Data entries
■ ■ ■ ■

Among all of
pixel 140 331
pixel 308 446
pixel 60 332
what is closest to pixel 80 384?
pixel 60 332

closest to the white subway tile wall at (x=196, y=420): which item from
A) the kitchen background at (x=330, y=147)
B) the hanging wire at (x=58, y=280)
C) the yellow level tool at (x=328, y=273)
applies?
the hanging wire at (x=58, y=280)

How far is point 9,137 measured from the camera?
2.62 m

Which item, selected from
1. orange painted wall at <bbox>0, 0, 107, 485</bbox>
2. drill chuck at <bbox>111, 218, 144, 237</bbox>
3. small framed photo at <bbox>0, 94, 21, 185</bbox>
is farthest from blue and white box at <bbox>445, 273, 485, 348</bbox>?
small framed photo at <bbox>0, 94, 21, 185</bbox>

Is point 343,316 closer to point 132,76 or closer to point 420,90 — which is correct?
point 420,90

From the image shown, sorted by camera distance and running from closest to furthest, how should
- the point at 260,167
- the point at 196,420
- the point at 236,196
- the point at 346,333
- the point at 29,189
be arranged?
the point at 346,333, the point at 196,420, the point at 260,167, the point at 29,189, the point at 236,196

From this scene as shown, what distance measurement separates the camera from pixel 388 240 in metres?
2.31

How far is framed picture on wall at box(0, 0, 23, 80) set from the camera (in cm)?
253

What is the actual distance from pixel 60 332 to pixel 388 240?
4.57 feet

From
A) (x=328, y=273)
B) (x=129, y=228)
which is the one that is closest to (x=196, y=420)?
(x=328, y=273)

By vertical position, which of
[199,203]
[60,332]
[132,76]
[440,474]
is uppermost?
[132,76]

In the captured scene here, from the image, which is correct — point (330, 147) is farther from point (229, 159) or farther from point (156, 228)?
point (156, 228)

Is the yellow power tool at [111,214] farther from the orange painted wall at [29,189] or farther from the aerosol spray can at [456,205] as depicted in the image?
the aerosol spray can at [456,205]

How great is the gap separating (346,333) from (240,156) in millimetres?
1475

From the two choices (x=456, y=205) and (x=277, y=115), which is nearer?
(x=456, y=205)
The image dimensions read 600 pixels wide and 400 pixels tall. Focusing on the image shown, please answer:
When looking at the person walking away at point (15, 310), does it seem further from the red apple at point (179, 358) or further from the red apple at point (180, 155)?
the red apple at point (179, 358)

■ ■ ■ ■

Exercise brief.
Turn everything from the line containing "Is the yellow" down to the end of the records into a numbered list, one entry per line, skipping blank lines.

Response to this exercise.
1. Is the yellow power tool at [111,214] farther from the orange painted wall at [29,189] or farther from the aerosol spray can at [456,205] as depicted in the image?
2. the aerosol spray can at [456,205]
3. How great is the gap separating (346,333) from (240,156) in millimetres?
4. 1475
5. From the two choices (x=456, y=205) and (x=277, y=115), which is nearer?
6. (x=456, y=205)
7. The image dimensions read 600 pixels wide and 400 pixels tall. Focusing on the image shown, please answer:
8. When looking at the person walking away at point (15, 310), does it seem further from the red apple at point (179, 358) or further from the red apple at point (180, 155)?
9. the red apple at point (179, 358)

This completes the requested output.